An exact copy of the data is required; the images should not appear in it.

*-*-*

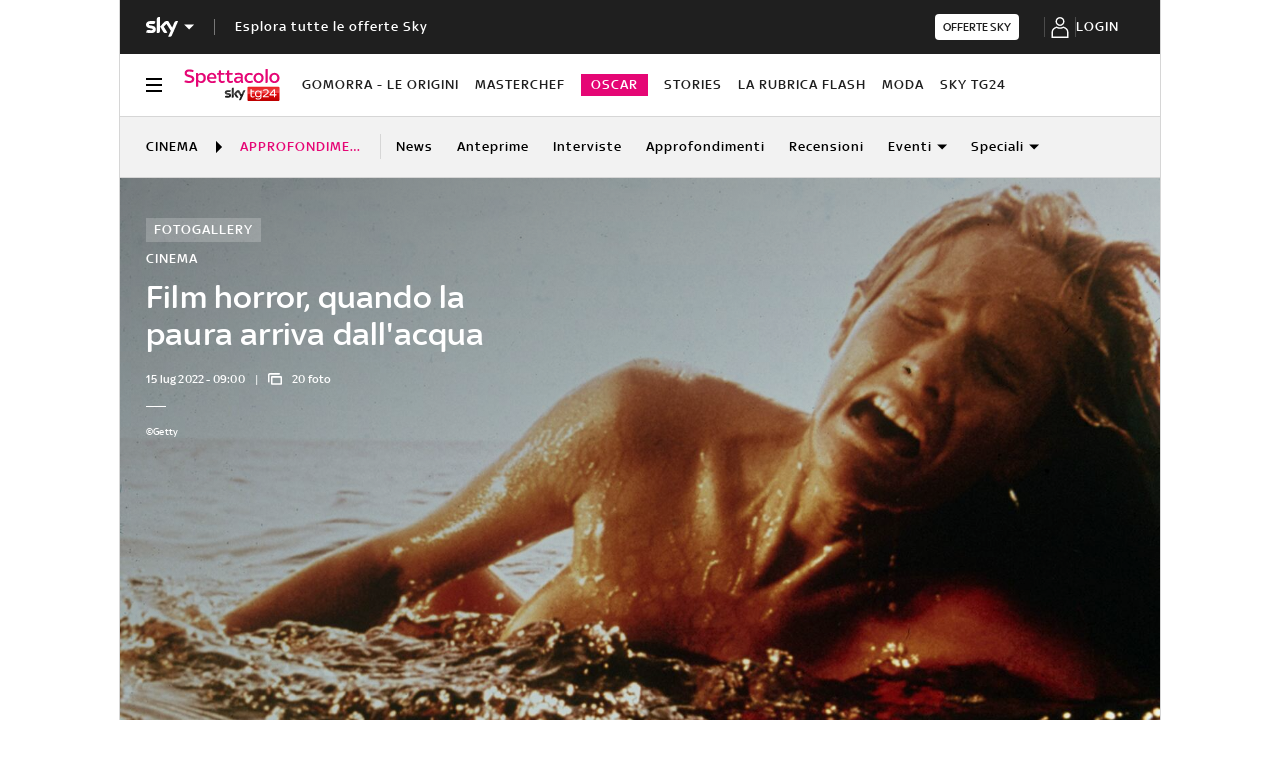

--- FILE ---
content_type: application/x-javascript;charset=utf-8
request_url: https://smetrics.sky.it/id?d_visid_ver=5.5.0&d_fieldgroup=A&mcorgid=1A124673527853290A490D45%40AdobeOrg&mid=61711223703199199146575651434625392698&ts=1769759211734
body_size: -37
content:
{"mid":"61711223703199199146575651434625392698"}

*-*-*

• **OUTPUT OF THE TASK**:
--- FILE ---
content_type: application/x-javascript;charset=utf-8
request_url: https://smetrics.sky.it/id?d_visid_ver=5.5.0&d_fieldgroup=A&mcorgid=1A124673527853290A490D45%40AdobeOrg&mid=61711223703199199146575651434625392698&ts=1769759211734
body_size: -37
content:
{"mid":"61711223703199199146575651434625392698"}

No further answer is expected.